How it works

The five-stage pipeline that powers Planekeeper's version lag detection, from gathering releases to delivering notifications.

View as Markdown

Planekeeper detects version lag through a five-stage pipeline. Each stage feeds the next, and the whole system runs automatically on schedules you define.

  Gather          Scrape           Rules           Alerts          Notify
+-----------+   +-----------+   +-----------+   +-----------+   +-----------+
| Fetch     |   | Extract   |   | Compare   |   | Create or |   | Send to   |
| upstream  |-->| deployed  |-->| versions  |-->| update    |-->| webhooks  |
| releases  |   | versions  |   | against   |   | alerts    |   | (Slack,   |
|           |   |           |   | rules     |   |           |   |  Discord) |
+-----------+   +-----------+   +-----------+   +-----------+   +-----------+
      |               |               |               |               |
      v               v               v               v               v
  upstream        version         evaluation       alerts        deliveries
  releases       snapshots        results          table           table

Stage 1: Gather

Gather jobs fetch the latest available versions from upstream sources. Planekeeper currently supports three source types:

GitHub Releases – pulls release data from any public GitHub repository
Helm Repository – reads chart versions from a Helm repository index
OCI Container Registry – reads image tags from an OCI-compliant container registry

Each gather job runs on a cron schedule (for example, every 6 hours) and stores every release it finds. This builds a complete version history for the artifact, including release dates and prerelease flags.

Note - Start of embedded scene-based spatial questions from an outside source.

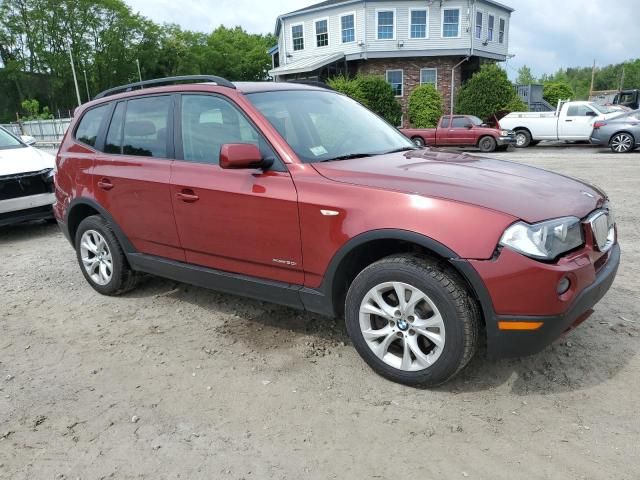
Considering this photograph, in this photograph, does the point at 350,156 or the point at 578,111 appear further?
the point at 578,111

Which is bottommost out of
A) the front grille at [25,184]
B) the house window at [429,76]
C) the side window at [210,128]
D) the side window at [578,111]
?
the side window at [578,111]

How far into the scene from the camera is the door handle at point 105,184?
4.34 m

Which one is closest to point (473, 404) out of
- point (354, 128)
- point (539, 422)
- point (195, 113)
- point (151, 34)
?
point (539, 422)

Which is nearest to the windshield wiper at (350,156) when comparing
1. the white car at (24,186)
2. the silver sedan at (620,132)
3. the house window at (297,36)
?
the white car at (24,186)

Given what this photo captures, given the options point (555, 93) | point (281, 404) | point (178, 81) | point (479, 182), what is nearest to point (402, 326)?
point (281, 404)

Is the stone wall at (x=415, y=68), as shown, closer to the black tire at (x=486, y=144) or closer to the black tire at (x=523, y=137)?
the black tire at (x=523, y=137)

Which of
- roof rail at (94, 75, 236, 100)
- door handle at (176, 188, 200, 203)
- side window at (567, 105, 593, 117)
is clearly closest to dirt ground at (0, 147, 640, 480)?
door handle at (176, 188, 200, 203)

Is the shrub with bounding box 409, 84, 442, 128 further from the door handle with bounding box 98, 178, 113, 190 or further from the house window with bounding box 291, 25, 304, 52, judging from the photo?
the door handle with bounding box 98, 178, 113, 190

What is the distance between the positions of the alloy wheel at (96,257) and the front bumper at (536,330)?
3.33m

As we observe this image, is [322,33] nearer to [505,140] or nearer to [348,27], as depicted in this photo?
[348,27]

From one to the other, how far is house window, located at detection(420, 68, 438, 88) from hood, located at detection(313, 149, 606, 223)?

When a gather job completes, the rules engine re-evaluates all alert configs that reference it. If the latest upstream version has changed, alerts update automatically.

Stage 2: Scrape

Scrape jobs extract the version you currently have deployed. They work by cloning a Git repository, reading a specific file, and parsing a version string from it.

Three parser types are available:

Parser	Best for	Example expression
YQ	YAML files	`.version` or `.dependencies[0].version`
JQ	JSON files	`.version` or `.dependencies.react`
Regex	Any text file	`version:\s*([\d.]+)`

Each scrape creates a version snapshot – a point-in-time record of the version found. Planekeeper keeps a configurable history of snapshots so you can track version changes over time, including rollbacks.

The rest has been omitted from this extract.